So I’ve been doing some testing lately on LISP and I thought it would be a good time for me to get my initial notes down on paper.
LISP allows you to separate an objects identity with it’s location while using the existing IP space. Sort of hard to grasp when you initially read that, but the concept isn’t that complicated once you dwell on it for awhile. LISP accomplishes this by splitting the hosts identity into two distinct identifiers. The first is the EID (Endpoint ID) and the second is the RLOC (Routing Locators). So in the past we identified a host by a single IP address. With LISP, we are essentially identifying a host using two IP address, the EID and the RLOC. EIDs are assigned to end hosts and RLOCs are primarily assigned to routers that make up the global routing environment.
So, at this point we could probably summarize things by saying that RLOCs are what exist today (the normal IP routing space) and EID spaces (or LISP sites) are a new concept that LISP adds. So if we back up for a moment, you might be able to visualize this by thinking of the difference between public and private space. RLOC’s would include the traditional internet edge or where non-RFC1918 addressing traditionally ends. The LISP site made up of EIDs would be the private or RFC1918 addressing. LISP uses a very similar concept, only the RLOCs are advertised, the space in the actual LISP site (private IP space in my example) isn’t advertised out into the RLOC space. So the RLOC space is essentially non-LISP enabled, and the EID space is LISP enabled. A crude example perhaps but it should help solidify the difference.

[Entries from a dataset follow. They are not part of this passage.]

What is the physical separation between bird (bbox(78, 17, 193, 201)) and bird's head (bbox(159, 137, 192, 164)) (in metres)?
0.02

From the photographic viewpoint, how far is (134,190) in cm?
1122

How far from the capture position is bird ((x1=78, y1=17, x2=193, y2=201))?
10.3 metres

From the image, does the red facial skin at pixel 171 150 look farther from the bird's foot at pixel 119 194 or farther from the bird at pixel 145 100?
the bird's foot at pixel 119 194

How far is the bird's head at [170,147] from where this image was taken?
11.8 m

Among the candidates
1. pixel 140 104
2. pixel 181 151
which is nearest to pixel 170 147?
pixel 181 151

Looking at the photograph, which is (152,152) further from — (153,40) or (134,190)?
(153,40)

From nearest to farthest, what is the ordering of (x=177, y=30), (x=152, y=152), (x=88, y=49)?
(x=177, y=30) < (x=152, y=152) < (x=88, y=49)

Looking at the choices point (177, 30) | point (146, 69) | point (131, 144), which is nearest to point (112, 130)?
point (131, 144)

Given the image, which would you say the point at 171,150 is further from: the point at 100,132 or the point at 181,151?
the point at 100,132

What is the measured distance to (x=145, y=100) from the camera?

EIDs and RLOCs make up the first two building blocks of LISP. The third major building block is the LISP mapping system. As described above, EID space is not advertised in the RLOC space. Rather, its advertised directly to LISP mapping databases which keeps these prefixes out of the RLOC space entirely. The Map DB is really just tracking all of the RLOC to EID mappings. When a LISP enabled device wishes to talk to a specific EID space, it can query the Map DB and download the mapping it needs to facilitate the communication. The big picture here is that LISP enabled devices ONLY need to download the mappings they need to facilitate the communication they are requested to make. This would be the same as saying that an internet router wouldn’t need to have the entire internet routing table in memory. When something behind it wanted to talk to something new, it would just query the Map DB servers and download the mapping it needed. I’m oversimplifying this but I hope you get the point.
Now let’s cover some basic about device roles in a LISP environment. Here are a few quick definitions…
ITR – Ingress Tunnel Router
The ITR is generally a customer edge device that receives packets from the EID space, encapsulates it, and sends it off into RLOC space as a LISP packet. It should be noted here that the ITR device can also natively forward packets towards non-LISP sites.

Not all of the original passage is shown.